Where did I go wrong?
Perhaps, I didn’t. Maybe the road was just a little bit different than I imagined.
Do I have any regrets? I don’t know. I would like to say I don’t, but I just don’t know. Only time will tell, I suppose. Time will be the final judge. It will be the trial to which my life experience is subjected. I cannot yet say if I have any regrets, for it is too soon to tell. It is entirely possible that one event that at the time of its occurrence may have seemed unfortunate, but ultimately in the end served a greater purpose.
I wish I could tell the future. But that would take all the fun out of the journey. After all, is it not the journey that matters? When one reaches the end all that can be said is that they did it, they arrived. When responding to the question of how they got there is when the story is told. It is in the journey where the legend unfolds.

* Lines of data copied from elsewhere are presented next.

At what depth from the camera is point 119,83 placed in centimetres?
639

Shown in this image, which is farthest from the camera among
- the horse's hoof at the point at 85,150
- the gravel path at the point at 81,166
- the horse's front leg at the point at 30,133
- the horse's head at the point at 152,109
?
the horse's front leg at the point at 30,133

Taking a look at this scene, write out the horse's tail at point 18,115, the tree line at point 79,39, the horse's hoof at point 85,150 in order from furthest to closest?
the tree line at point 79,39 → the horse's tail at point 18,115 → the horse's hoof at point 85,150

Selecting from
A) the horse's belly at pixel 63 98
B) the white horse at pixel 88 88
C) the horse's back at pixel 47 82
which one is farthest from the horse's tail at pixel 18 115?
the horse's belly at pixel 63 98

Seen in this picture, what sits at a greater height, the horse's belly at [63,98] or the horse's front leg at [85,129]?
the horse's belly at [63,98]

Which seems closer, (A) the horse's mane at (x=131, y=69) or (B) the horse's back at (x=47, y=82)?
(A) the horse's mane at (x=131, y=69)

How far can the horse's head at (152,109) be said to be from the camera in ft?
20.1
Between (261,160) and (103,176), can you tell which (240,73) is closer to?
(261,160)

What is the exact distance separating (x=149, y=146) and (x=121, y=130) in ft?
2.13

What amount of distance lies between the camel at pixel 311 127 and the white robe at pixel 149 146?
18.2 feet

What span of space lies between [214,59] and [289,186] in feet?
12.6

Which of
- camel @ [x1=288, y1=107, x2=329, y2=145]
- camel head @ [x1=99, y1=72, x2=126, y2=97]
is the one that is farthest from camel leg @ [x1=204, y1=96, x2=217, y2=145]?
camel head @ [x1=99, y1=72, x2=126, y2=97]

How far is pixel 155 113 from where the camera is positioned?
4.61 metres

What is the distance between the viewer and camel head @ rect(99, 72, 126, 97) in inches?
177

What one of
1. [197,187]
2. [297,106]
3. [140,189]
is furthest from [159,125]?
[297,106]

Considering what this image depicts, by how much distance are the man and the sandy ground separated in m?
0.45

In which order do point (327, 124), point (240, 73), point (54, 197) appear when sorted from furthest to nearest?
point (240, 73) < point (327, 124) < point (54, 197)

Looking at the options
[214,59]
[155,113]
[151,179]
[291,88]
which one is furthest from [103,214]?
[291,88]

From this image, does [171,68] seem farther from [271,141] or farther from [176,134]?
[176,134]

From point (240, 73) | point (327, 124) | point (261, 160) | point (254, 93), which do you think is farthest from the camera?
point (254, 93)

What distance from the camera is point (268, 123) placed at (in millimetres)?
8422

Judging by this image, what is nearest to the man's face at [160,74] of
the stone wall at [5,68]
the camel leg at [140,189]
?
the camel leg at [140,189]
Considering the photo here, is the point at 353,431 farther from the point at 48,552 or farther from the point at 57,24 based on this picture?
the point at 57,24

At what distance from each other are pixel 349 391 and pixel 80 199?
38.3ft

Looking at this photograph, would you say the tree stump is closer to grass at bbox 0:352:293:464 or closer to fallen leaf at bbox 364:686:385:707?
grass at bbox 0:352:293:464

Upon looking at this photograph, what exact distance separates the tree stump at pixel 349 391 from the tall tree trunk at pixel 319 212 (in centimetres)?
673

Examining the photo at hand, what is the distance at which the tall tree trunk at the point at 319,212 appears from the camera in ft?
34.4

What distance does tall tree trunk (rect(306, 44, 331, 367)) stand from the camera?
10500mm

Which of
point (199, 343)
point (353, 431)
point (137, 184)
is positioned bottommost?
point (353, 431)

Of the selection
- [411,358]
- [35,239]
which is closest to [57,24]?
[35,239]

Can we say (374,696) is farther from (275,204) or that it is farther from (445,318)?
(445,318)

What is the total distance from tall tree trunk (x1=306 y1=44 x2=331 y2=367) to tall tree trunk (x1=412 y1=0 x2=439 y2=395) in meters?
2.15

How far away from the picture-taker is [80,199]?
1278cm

So much has yet to be seen, to be discovered, to be determined. But are things really ever determined? Is there an end all be all answer? Can things not change? The world changes, people change, hearts change. It has been said that change is one of the few constants in the universe, so why do we resist it? Why do we not just embrace it and go with it. Why do we not allow it to just happen? Oh, but we do. Don’t we? Sometimes we even force it to happen. We force it against the flow.
So what is good and bad? If we desire change does it mean the current state of affairs is bad? Or do we just desire something different? Do we ever wish to change good things? Do we know what we want? Are we just on a journey to discover, to grow, and to learn with hopes that in the end things will work out favorably? What if they don’t? Do we then fail or has the journey itself been enough to justify success?